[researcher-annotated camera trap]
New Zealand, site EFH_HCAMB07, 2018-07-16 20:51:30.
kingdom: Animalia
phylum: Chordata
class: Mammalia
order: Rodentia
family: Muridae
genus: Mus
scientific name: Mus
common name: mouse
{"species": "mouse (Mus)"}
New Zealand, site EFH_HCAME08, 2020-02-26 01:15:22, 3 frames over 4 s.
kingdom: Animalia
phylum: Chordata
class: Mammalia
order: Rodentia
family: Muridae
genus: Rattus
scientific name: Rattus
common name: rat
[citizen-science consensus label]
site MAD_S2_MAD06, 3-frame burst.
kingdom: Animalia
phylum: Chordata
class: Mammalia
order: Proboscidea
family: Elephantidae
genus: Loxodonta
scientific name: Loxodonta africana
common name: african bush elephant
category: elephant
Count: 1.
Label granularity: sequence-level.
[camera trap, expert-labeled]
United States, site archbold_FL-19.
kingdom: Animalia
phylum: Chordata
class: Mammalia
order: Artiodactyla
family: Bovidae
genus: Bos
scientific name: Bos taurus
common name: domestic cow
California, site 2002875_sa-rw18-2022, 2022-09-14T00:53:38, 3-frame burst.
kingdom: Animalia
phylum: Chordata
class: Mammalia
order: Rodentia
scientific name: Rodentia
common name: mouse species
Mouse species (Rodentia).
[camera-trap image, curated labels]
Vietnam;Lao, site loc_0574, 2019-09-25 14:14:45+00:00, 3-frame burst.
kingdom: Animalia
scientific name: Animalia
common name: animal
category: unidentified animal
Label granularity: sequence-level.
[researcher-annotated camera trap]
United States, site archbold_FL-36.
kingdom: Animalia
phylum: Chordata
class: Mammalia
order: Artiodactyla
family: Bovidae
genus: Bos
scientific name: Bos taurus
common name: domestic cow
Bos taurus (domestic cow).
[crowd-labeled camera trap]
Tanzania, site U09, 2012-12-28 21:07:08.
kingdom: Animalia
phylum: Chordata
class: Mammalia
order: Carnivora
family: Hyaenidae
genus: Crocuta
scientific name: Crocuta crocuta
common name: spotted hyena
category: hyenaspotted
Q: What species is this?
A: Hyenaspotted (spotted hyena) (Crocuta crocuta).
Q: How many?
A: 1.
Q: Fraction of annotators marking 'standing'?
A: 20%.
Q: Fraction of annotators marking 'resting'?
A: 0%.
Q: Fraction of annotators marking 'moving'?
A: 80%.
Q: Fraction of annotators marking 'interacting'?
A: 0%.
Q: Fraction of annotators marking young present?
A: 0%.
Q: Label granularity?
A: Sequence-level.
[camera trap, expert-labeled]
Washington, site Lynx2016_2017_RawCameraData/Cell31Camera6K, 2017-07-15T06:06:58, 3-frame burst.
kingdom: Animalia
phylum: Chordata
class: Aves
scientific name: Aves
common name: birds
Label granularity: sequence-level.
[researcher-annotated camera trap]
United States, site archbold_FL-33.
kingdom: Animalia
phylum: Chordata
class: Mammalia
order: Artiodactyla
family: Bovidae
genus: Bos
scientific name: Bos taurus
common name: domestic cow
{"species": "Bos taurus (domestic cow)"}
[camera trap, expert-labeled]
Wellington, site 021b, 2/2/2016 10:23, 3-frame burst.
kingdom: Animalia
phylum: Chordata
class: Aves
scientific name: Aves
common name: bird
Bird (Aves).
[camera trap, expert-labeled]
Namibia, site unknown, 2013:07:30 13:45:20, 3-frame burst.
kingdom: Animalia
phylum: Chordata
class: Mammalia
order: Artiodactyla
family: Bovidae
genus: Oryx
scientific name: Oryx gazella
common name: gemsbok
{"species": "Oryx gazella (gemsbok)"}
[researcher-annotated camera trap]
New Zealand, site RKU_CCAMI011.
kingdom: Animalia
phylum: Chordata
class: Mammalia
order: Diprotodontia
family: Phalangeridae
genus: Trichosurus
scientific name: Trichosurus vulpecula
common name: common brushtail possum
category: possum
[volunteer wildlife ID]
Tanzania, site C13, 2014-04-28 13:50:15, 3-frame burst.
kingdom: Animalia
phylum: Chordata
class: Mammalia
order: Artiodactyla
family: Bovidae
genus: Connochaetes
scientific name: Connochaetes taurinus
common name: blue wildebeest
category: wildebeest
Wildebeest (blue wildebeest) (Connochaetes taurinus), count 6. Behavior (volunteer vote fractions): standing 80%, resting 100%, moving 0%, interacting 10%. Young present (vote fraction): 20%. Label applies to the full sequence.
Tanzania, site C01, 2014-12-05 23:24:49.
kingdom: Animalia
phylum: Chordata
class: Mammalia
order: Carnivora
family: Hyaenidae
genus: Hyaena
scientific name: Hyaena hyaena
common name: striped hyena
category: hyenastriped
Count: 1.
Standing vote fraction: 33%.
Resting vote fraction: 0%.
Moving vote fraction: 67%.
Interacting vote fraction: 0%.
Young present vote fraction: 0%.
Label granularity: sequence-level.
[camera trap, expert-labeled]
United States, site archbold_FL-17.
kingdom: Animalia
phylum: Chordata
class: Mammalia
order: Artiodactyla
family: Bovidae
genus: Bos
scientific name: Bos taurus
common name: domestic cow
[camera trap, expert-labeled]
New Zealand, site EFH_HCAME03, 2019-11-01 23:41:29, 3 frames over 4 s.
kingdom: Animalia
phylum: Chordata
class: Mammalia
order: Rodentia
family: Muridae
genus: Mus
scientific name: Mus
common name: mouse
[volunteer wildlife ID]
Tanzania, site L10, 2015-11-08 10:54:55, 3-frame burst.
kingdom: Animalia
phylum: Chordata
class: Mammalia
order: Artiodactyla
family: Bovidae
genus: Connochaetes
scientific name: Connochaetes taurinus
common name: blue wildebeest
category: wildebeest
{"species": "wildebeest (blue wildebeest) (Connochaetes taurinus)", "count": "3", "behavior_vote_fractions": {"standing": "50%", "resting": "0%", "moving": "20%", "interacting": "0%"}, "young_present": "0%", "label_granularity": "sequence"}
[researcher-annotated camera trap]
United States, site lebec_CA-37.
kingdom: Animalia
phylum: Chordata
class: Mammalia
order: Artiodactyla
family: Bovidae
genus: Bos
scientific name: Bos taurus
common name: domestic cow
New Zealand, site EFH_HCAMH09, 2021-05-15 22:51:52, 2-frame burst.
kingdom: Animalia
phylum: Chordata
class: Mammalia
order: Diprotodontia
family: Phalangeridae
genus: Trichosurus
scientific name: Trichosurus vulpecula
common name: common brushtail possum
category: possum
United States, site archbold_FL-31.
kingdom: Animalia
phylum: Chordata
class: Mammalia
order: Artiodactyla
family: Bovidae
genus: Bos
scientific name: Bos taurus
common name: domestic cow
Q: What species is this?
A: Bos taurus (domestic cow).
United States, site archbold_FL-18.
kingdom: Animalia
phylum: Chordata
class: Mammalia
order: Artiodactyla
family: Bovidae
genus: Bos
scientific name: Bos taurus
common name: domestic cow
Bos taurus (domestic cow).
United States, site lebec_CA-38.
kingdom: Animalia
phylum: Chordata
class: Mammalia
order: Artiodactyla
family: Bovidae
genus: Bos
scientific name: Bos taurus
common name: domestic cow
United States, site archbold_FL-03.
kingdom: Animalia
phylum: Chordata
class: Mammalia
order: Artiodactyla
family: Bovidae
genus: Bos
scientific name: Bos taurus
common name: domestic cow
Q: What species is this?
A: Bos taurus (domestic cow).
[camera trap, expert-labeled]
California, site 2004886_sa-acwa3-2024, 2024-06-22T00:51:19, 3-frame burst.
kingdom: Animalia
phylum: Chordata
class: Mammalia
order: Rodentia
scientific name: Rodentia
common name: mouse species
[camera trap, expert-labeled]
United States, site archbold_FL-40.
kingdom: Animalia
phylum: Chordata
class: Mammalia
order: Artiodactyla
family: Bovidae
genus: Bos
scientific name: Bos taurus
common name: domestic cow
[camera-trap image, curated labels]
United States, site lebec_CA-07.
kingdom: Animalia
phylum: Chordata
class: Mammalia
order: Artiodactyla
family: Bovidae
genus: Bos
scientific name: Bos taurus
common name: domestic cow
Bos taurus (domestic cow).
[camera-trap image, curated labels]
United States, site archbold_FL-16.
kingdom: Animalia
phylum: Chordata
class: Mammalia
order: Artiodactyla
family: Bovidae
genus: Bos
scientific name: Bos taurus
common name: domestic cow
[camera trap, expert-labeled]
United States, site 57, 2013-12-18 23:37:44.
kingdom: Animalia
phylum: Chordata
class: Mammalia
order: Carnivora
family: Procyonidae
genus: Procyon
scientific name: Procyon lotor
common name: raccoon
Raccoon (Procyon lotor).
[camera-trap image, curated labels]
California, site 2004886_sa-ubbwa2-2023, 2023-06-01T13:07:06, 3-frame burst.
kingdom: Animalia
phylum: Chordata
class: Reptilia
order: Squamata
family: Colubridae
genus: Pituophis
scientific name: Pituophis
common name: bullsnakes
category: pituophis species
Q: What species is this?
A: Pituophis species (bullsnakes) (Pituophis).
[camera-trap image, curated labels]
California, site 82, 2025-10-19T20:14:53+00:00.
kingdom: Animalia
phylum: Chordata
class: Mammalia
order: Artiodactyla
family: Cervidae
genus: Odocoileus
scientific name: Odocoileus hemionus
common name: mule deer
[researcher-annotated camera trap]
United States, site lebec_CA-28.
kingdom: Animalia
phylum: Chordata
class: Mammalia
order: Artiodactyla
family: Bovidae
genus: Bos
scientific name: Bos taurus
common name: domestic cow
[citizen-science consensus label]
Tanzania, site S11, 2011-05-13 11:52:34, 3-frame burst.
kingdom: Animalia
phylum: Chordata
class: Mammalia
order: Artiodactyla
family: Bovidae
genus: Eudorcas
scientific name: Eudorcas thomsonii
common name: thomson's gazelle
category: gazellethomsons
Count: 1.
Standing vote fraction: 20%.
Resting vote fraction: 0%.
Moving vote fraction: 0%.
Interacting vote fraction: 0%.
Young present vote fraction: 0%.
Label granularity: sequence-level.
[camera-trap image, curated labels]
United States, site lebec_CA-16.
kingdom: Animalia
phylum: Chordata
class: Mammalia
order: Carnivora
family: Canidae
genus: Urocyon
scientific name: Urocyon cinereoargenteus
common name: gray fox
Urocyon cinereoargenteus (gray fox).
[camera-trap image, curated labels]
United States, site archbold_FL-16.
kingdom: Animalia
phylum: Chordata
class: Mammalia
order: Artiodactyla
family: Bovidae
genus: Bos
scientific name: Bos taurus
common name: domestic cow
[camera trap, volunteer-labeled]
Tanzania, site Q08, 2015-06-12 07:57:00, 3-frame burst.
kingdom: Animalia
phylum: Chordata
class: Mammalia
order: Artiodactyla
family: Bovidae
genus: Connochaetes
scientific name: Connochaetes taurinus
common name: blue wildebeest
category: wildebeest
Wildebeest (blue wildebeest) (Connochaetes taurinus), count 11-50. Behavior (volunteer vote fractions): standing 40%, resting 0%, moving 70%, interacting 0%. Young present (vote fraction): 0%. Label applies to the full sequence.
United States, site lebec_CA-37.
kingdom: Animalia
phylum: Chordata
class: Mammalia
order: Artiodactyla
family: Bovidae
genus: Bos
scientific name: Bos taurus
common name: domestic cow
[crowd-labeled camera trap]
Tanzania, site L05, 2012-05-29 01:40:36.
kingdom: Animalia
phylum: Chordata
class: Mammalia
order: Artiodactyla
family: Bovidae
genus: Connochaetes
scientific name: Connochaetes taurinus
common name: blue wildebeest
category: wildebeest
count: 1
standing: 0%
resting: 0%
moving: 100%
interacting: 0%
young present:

........

§ EXERCISE OBJECTIVE
Search the records for the word "over", then list every line that has it.

§ OUTPUT OF THE EXERCISE
New Zealand, site EFH_HCAME08, 2020-02-26 01:15:22, 3 frames over 4 s.
New Zealand, site EFH_HCAME03, 2019-11-01 23:41:29, 3 frames over 4 s.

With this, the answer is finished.